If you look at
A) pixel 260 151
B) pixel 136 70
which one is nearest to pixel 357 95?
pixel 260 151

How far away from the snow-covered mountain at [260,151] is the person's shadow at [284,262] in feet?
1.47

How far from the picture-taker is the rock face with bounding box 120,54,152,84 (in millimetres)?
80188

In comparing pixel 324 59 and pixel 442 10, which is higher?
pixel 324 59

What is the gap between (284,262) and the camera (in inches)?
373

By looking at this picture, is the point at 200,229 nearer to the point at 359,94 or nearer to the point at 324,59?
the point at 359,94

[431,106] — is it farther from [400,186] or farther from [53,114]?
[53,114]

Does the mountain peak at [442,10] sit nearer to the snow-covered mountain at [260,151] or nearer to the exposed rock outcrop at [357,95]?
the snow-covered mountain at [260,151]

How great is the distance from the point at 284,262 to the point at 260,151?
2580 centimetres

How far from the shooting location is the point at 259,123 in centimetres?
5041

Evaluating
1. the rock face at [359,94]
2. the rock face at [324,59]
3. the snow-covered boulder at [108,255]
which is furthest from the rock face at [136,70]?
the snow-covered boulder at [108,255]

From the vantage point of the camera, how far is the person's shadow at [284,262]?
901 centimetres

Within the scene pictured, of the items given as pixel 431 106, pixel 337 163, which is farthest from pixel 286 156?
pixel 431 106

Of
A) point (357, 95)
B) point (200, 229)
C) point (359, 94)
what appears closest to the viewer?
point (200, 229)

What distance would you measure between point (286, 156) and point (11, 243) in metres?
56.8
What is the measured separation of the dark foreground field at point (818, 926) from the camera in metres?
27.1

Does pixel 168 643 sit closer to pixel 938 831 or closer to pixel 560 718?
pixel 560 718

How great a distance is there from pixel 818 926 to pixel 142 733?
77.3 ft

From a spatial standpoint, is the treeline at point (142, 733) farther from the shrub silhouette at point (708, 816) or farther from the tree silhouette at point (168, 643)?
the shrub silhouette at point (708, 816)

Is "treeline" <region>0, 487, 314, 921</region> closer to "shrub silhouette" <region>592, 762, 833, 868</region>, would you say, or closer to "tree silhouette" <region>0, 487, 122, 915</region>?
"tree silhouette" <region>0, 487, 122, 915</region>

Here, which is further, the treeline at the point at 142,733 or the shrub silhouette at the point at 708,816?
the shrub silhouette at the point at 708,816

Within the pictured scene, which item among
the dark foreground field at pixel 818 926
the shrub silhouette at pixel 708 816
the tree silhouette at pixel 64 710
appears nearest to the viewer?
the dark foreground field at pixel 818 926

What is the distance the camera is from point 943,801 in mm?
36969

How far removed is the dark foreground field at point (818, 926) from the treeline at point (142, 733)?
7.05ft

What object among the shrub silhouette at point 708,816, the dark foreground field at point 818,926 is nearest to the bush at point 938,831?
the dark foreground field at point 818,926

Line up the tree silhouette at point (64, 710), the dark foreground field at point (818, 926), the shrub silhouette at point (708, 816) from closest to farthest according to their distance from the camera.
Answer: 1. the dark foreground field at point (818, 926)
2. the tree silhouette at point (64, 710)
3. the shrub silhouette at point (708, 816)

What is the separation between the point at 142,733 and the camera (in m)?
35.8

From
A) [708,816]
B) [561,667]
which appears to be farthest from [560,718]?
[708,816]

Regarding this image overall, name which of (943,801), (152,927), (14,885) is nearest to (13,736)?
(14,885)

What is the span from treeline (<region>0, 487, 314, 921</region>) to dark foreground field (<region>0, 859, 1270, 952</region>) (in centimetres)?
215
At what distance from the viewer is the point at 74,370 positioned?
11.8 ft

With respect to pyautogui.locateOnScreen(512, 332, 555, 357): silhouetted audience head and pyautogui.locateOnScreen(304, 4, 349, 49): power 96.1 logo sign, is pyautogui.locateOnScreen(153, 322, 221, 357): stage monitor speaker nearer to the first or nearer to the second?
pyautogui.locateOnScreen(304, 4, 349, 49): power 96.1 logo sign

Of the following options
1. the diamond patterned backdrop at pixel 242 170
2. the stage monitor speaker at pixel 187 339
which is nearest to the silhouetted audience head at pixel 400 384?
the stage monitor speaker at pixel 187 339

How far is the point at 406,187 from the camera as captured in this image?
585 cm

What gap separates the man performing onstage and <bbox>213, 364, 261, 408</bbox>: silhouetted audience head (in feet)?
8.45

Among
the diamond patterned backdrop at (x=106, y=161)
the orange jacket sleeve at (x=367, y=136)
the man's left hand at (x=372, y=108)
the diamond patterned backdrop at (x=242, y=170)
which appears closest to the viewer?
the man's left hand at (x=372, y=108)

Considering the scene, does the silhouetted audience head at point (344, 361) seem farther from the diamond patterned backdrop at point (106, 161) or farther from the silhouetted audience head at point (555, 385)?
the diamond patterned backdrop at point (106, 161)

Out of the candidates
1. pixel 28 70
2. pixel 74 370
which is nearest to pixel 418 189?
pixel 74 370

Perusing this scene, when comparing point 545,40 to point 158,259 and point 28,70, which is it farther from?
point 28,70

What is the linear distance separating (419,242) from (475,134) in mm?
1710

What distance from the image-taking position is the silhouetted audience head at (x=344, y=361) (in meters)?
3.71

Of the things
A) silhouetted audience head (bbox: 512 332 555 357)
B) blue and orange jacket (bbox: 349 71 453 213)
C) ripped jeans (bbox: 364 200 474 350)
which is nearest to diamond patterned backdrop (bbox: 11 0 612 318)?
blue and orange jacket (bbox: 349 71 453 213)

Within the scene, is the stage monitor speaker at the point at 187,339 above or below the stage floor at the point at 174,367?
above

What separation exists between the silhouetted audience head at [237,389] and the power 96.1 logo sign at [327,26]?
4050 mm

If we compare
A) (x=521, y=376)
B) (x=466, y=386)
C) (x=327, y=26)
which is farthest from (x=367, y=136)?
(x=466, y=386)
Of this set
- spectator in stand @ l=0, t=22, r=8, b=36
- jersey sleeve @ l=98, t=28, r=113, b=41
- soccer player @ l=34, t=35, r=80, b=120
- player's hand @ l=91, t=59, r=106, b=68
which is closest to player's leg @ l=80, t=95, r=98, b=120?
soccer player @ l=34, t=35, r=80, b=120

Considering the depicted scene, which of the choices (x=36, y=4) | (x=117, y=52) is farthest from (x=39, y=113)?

*The exercise*. Restate the records, all of them, precisely as written.

*Response to the task*.
If you look at
A) pixel 260 151
B) pixel 136 70
which one is nearest to pixel 357 95?
pixel 260 151

How far away from the snow-covered mountain at [260,151] is the person's shadow at [284,262] in feet?
1.47

How far from the picture-taker is the rock face with bounding box 120,54,152,84 (in millimetres)?
80188

In comparing pixel 324 59 and pixel 442 10, which is higher?
pixel 324 59

What is the gap between (284,262) and the camera (in inches)?
373

By looking at this picture, is the point at 200,229 nearer to the point at 359,94 or nearer to the point at 324,59?
the point at 359,94

[431,106] — is it farther from [400,186] or farther from [53,114]?
[53,114]

Does the mountain peak at [442,10] sit nearer to the snow-covered mountain at [260,151] or nearer to the exposed rock outcrop at [357,95]?
the snow-covered mountain at [260,151]

How great is the distance from the point at 284,262 to the point at 260,151?
2580 centimetres

How far from the shooting location is the point at 259,123 in centimetres?
5041

Evaluating
1. the rock face at [359,94]
2. the rock face at [324,59]
3. the snow-covered boulder at [108,255]
which is furthest from the rock face at [136,70]?
the snow-covered boulder at [108,255]

From the vantage point of the camera, how far is the person's shadow at [284,262]?
901 centimetres

Within the scene pictured, of the items given as pixel 431 106, pixel 337 163, which is farthest from pixel 286 156?
pixel 431 106

Of
A) point (357, 95)
B) point (200, 229)
C) point (359, 94)
what appears closest to the viewer?
point (200, 229)

What distance would you measure between point (286, 156) and point (11, 243) in metres?
56.8
What is the measured separation of the dark foreground field at point (818, 926) from the camera in metres?
27.1

Does pixel 168 643 sit closer to pixel 938 831 or closer to pixel 560 718?
pixel 560 718

How great a distance is there from pixel 818 926 to pixel 142 733?
77.3 ft

From a spatial standpoint, is the treeline at point (142, 733) farther from the shrub silhouette at point (708, 816) or farther from the tree silhouette at point (168, 643)?
the shrub silhouette at point (708, 816)

Is "treeline" <region>0, 487, 314, 921</region> closer to "shrub silhouette" <region>592, 762, 833, 868</region>, would you say, or closer to "tree silhouette" <region>0, 487, 122, 915</region>?
"tree silhouette" <region>0, 487, 122, 915</region>

Here, which is further, the treeline at the point at 142,733 or the shrub silhouette at the point at 708,816?
the shrub silhouette at the point at 708,816

Within the pictured scene, which item among
the dark foreground field at pixel 818 926
the shrub silhouette at pixel 708 816
the tree silhouette at pixel 64 710
appears nearest to the viewer?
the dark foreground field at pixel 818 926

What is the distance the camera is from point 943,801 in mm?
36969

How far removed is the dark foreground field at point (818, 926) from the treeline at point (142, 733)?
7.05ft

What object among the shrub silhouette at point 708,816, the dark foreground field at point 818,926 is nearest to the bush at point 938,831?
the dark foreground field at point 818,926

Line up the tree silhouette at point (64, 710), the dark foreground field at point (818, 926), the shrub silhouette at point (708, 816) from closest to farthest according to their distance from the camera.
Answer: 1. the dark foreground field at point (818, 926)
2. the tree silhouette at point (64, 710)
3. the shrub silhouette at point (708, 816)

What is the separation between the point at 142,733 and the camera (in m)?
35.8

From
A) [708,816]
B) [561,667]
which appears to be farthest from [560,718]?
[708,816]

Regarding this image overall, name which of (943,801), (152,927), (14,885) is nearest to (13,736)?
(14,885)

What is the span from treeline (<region>0, 487, 314, 921</region>) to dark foreground field (<region>0, 859, 1270, 952</region>) (in centimetres)?
215
At what distance from the viewer is the point at 74,370 positioned?
11.8 ft

With respect to pyautogui.locateOnScreen(512, 332, 555, 357): silhouetted audience head and pyautogui.locateOnScreen(304, 4, 349, 49): power 96.1 logo sign, is pyautogui.locateOnScreen(153, 322, 221, 357): stage monitor speaker nearer to the first or nearer to the second?
pyautogui.locateOnScreen(304, 4, 349, 49): power 96.1 logo sign

Of the following options
1. the diamond patterned backdrop at pixel 242 170
2. the stage monitor speaker at pixel 187 339
which is nearest to the silhouetted audience head at pixel 400 384?
the stage monitor speaker at pixel 187 339

How far is the point at 406,187 from the camera as captured in this image?
585 cm

What gap separates the man performing onstage and <bbox>213, 364, 261, 408</bbox>: silhouetted audience head (in feet)?
8.45

Among
the diamond patterned backdrop at (x=106, y=161)
the orange jacket sleeve at (x=367, y=136)
the man's left hand at (x=372, y=108)
the diamond patterned backdrop at (x=242, y=170)
which appears closest to the viewer?
the man's left hand at (x=372, y=108)

Considering the scene, does the silhouetted audience head at point (344, 361) seem farther from the diamond patterned backdrop at point (106, 161) or farther from the silhouetted audience head at point (555, 385)?
the diamond patterned backdrop at point (106, 161)

Out of the candidates
1. pixel 28 70
2. pixel 74 370
which is nearest to pixel 418 189?
pixel 74 370

Perusing this scene, when comparing point 545,40 to point 158,259 and point 28,70, which is it farther from?
point 28,70

What is the linear distance separating (419,242) from (475,134) in mm?
1710

What distance from the image-taking position is the silhouetted audience head at (x=344, y=361) (in meters)?
3.71

Of the things
A) silhouetted audience head (bbox: 512 332 555 357)
B) blue and orange jacket (bbox: 349 71 453 213)
C) ripped jeans (bbox: 364 200 474 350)
which is nearest to diamond patterned backdrop (bbox: 11 0 612 318)?
blue and orange jacket (bbox: 349 71 453 213)

Within the scene, is the stage monitor speaker at the point at 187,339 above or below the stage floor at the point at 174,367?
above

What separation exists between the silhouetted audience head at [237,389] and the power 96.1 logo sign at [327,26]?
4050 mm

If we compare
A) (x=521, y=376)
B) (x=466, y=386)
C) (x=327, y=26)
which is farthest from (x=367, y=136)?
(x=466, y=386)
Of this set
- spectator in stand @ l=0, t=22, r=8, b=36
- jersey sleeve @ l=98, t=28, r=113, b=41
- soccer player @ l=34, t=35, r=80, b=120
- player's hand @ l=91, t=59, r=106, b=68
which is closest to player's leg @ l=80, t=95, r=98, b=120?
soccer player @ l=34, t=35, r=80, b=120

Considering the depicted scene, which of the choices (x=36, y=4) | (x=117, y=52) is farthest from (x=39, y=113)?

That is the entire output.